··· SOURCE EXTRACT

# Creating Python UDFs¶

This topic shows how to create and install a Python UDF (user-defined function).

In this Topic:

## Writing the Python Code¶

### Writing the Python Module and Function¶

Write a module that follows the specifications below:

• Define the module. A module is a file containing Python definitions and statements.

• Define a function inside the module.

• If the function accepts arguments, each argument must be one of the data types specified in the Python Data Type column of the SQL-Python Type Mappings table.

Function arguments are bound by position, not name. The first argument passed to the UDF is the first argument received by the Python function.

• Specify an appropriate return value. Because a Python UDF must be a scalar function, it must return one value each time that it is invoked. The type of the return value must be one of the data types specified in the Python Data Type column of the SQL-Python Type Mappings table. The type of the return value must be compatible with the SQL data type specified in the RETURNS clause of the CREATE FUNCTION statement.

• Your module can contain more than one function. The function that is called by Snowflake can call other functions in the same module, or in other modules.

• Your function (and any functions called by your function) must comply with the Snowflake-imposed constraints for Python UDFs.

Note

There is a Python UDF batch API, which enables defining Python functions that receive batches of input rows as Pandas DataFrames and return batches of results as Pandas arrays or Series. For more information, see Python UDF Batch API.

### Reading and Writing Files with a UDF Handler¶

You can read and write files with UDF handler code. To do this securely within the restricted engine in which Snowflake executes UDFs, follow the guidelines described here.

#### Reading Files with a UDF Handler¶

A UDF handler can read files that have been uploaded to a Snowflake stage. The stage hosting the file must be readable by the owner of the UDF.

When you specify a file’s stage location in the IMPORTS clause of CREATE FUNCTION, Snowflake copies the staged file to an import directory available specifically to the UDF. Your handler code can read the file from there.

Note that Snowflake copies all imported files, potentially from multiple stages, to a single import directory. For this reason, the names of files specified in the IMPORTS clause must be distinct relative to each other.

For example code, see Loading a File from a Stage into a Python UDF in this topic.

To read a file with UDF handler code:

1. Copy the file to Snowflake stage.

2. When creating the UDF using CREATE FUNCTION, specify the location of the file in the IMPORTS clause.

······

> _CHALLENGE A_:
Rewrite the paragraph beginning "When you specify a file’s stage location" from the page on creating Python UDFs in a single shorter sentence that keeps its main facts.
The page on creating Python UDFs and the records come from separate sources.

··· ENTRIES SHOWN

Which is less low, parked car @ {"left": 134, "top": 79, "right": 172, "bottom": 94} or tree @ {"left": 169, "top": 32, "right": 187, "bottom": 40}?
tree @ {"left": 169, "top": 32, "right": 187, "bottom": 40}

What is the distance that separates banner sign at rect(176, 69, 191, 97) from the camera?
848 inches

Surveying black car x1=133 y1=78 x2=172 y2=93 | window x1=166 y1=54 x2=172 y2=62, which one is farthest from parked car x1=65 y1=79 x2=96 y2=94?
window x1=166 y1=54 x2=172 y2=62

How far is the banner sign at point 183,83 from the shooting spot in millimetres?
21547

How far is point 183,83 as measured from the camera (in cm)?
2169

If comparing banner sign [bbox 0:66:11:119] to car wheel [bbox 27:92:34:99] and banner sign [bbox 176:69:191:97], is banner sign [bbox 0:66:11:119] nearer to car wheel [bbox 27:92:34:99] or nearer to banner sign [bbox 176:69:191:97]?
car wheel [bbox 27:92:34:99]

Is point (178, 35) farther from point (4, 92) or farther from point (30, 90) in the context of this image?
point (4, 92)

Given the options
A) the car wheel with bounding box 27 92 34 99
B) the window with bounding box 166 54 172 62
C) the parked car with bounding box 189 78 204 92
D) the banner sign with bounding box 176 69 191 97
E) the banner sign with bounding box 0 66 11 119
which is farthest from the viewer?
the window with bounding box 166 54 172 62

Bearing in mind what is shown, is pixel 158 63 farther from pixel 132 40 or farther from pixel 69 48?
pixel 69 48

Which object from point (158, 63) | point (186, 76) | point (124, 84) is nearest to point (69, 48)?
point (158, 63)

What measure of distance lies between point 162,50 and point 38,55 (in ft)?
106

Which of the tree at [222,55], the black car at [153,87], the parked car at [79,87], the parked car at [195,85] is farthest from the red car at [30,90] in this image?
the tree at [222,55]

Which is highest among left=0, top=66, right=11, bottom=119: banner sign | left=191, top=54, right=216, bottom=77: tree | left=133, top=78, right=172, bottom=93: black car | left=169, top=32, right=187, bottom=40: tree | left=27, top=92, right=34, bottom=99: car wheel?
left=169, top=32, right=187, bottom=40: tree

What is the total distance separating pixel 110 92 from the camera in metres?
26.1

······

> _CHALLENGE B_:
Reproduce the records without any change, from the line containing "Which object from" through the end of the records.

> _SOLUTION A_:
If CREATE FUNCTION names a staged file in its IMPORTS clause, Snowflake copies that file into an import directory reserved for the UDF, where the handler code can read it.

> _SOLUTION B_:
Which object from point (158, 63) | point (186, 76) | point (124, 84) is nearest to point (69, 48)?
point (158, 63)

What measure of distance lies between point 162,50 and point 38,55 (in ft)?
106

Which of the tree at [222,55], the black car at [153,87], the parked car at [79,87], the parked car at [195,85] is farthest from the red car at [30,90] in this image?
the tree at [222,55]

Which is highest among left=0, top=66, right=11, bottom=119: banner sign | left=191, top=54, right=216, bottom=77: tree | left=133, top=78, right=172, bottom=93: black car | left=169, top=32, right=187, bottom=40: tree | left=27, top=92, right=34, bottom=99: car wheel?
left=169, top=32, right=187, bottom=40: tree

What is the total distance separating pixel 110 92 from the camera in metres?
26.1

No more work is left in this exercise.